#### PAGE ####

Python Tools

We provide some useful scripts to handle scalabel projects and I/O. They are in the tools module of the Scalabel python package. We recommend using the tools through python module invoke convention. For example,

python3 -m scalabel.tools.prepare_data ...

prepare_data

prepare_data converts videos or images to a data folder and an image list that can be directly used for creating Scalabel projects. Assume all the images are in .jpg format.

Available arguments:

--input INPUT [INPUT ...], -i INPUT [INPUT ...]
                        path to the video/images to be processed
--input-list INPUT_LIST [INPUT_LIST ...]
                        List of input directories and videos for processing.
                        Each line in each file is a file path.
--out-dir OUT_DIR, -o OUT_DIR
                        output folder to save the frames
--fps FPS, -f FPS     the target frame rate. default is the original video
                        framerate.
--scratch             ignore non-empty folder.
--s3 S3               Specify S3 bucket path in bucket-name/subfolder
--url-root URL_ROOT   Url root used as prefix in the yaml file. Ignore it if
                        you are using s3.
--start-time START_TIME
                        The starting time of extracting frames in seconds.
--max-frames MAX_FRAMES
                        Max number of output frames for each video.
--no-list             do not generate the image list.
--jobs JOBS, -j JOBS  Process multiple videos in parallel.

You can download our testing video at https://scalabel-public.s3-us-west-2.amazonaws.com/demo/dancing.mp4. The video was from Youtube with Creative Commons Attribution license.

Convert video to a folder of images and generate the image list:

python3 -m scalabel.tools.prepare_data --start-time 5 --max-frames 100 \
    -i dancing.mp4 -o ./dancing --fps 3 \
    --url-root http://localhost:8686/items/dancing1k

The above command also starts extracting the frames from the 5th second and stops at 100th frame. The extraction fps is 3 and it is assumed that the images are served from the items dir. The command will also generate image_list.yml in the output folder. It will be ready to be used in the Scalabel project creation. You can put multiple videos after -i to process those videos togther and put all the images in the image_list.yml

If you want to upload the images to the s3 and generate the corresponding image list, you can do

python3 -m scalabel.tools.prepare_data --start-time 5 --max-frames 100 \
    -i ~/Downloads/dancing.mp4  --fps 3 -o dancing-s3 \
    --s3 scalabel-public/demo/dancing

Please refer to the s3 doc to configure your S3 bucket.

####

Reproduce the part of the Python tools page above starting with "--start-time START_TIME" and going on through "videos in parallel.".

#### RECORDED DATA ####

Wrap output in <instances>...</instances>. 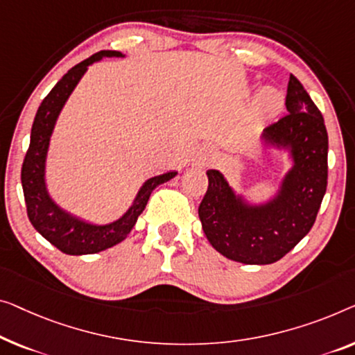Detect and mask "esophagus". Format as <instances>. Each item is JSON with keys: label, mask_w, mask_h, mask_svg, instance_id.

####

### SOLUTION TO THE EXERCISE
--start-time START_TIME
                        The starting time of extracting frames in seconds.
--max-frames MAX_FRAMES
                        Max number of output frames for each video.
--no-list             do not generate the image list.
--jobs JOBS, -j JOBS  Process multiple videos in parallel.